[原文摘录]

快速参考

Primitive 原生数据类型#

JavaScript 有的 原生数据类型,Flow 都有

查看 内置类型 了解更多介绍和例子.

any#

any 是一种超集类型 同时 又是所有类型的子集

实际上用了 any 类型就不会检查了,如果能用别的类型就别用 any

用这种方式忽略检查是可行的,特别是在老项目中开始应用 Flow 类型的时候

It is also occasionally necessary to bypass the type checker. There are a (decreasing) number of JS idioms which Flow is not able to type statically. In these instances, it is practical and reasonable to use any. 有少数情况必须得忽略检查,Flow 无法对少数 JS 高级特性(草案)作静态类型分析, 这种情况就真的得用 any

查看 内置类型 了解更多 any 的特性

mixed#

mixed 是所有类型的超集

当你代码需要 动态判断类型 时,这种类型就很合适。 例如,你可以使用 mixed 类型来声明一个不确定类型的值,Flow 会确保你有足够的条件判断 来安全地使用这个值。

[/原文摘录]

> **材料问题**:
a – 根据这段 Flow 类型说明回答:
(i) any 与所有类型是什么关系?
(ii) mixed 类型适合在什么情况下使用?
(iii) 用 any 忽略检查在什么时候特别可行?
b – 把这段 Flow 类型说明中的"实际上用了 any 类型就不会检查了,如果能用别的类型就别用 any"译成英文。
c – 接着这段 Flow 类型说明的最后一句往下写。

[附带材料]

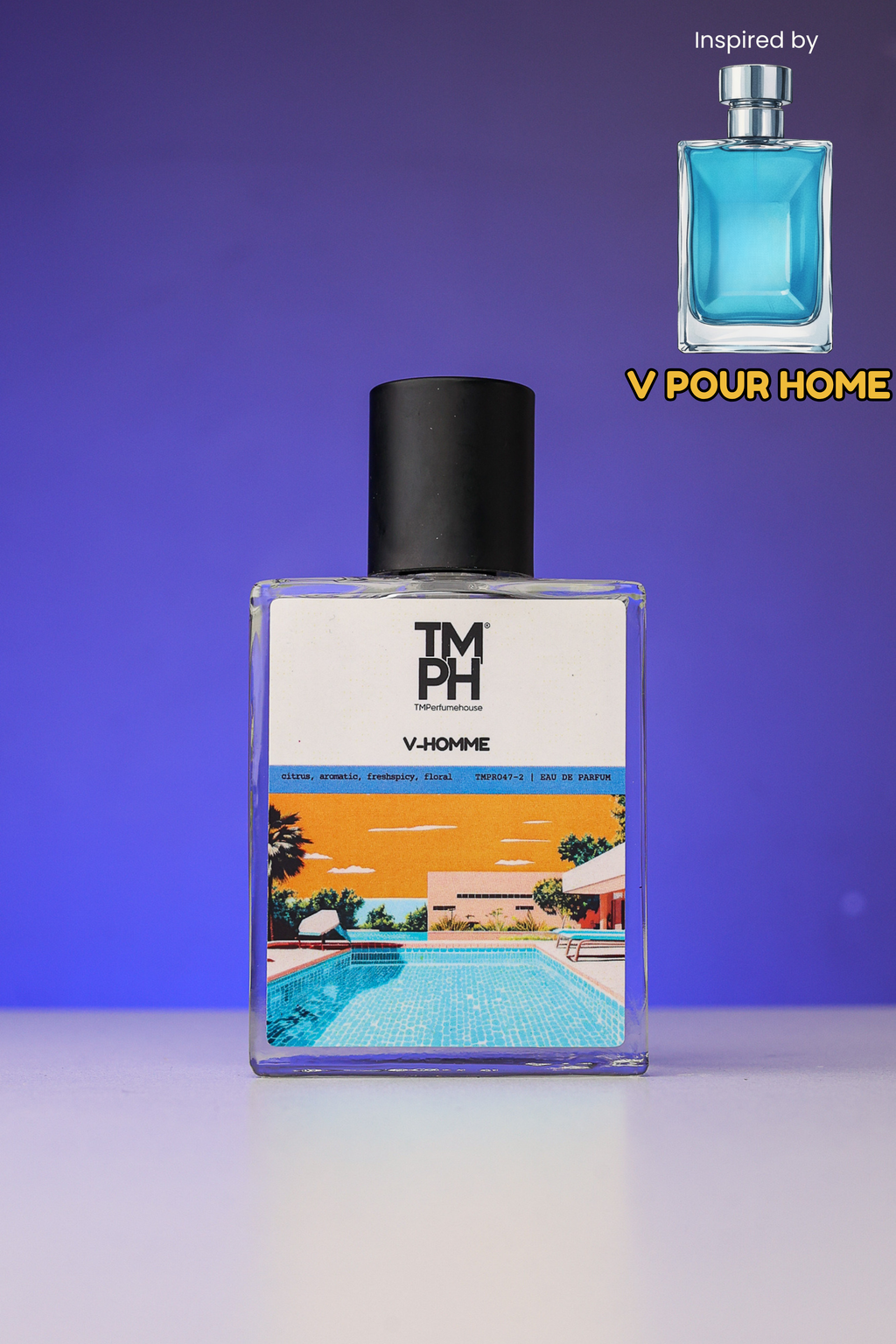 V Homme - WH Inspired Perfume | TMPerfumehouse Perfume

[/附带材料]

> **逐题答案**:
a –
(i) any 是一种超集类型,同时又是所有类型的子集。
(ii) 当代码需要动态判断类型时。
(iii) 在老项目中开始应用 Flow 类型的时候。

b – In practice, once you use the any type, no checking is done, so if another type will work, don't use any.

c –
查看 内置类型 了解更多 mixed 的特性

Arrays#

这个类型用来描述 JavaScript 数组对象,并且描述数组中元素的类型

Indexing into an array with type Array<T> will always yield a value with type T. That is, Flow assumes arrays are dense and does not do bounds checking.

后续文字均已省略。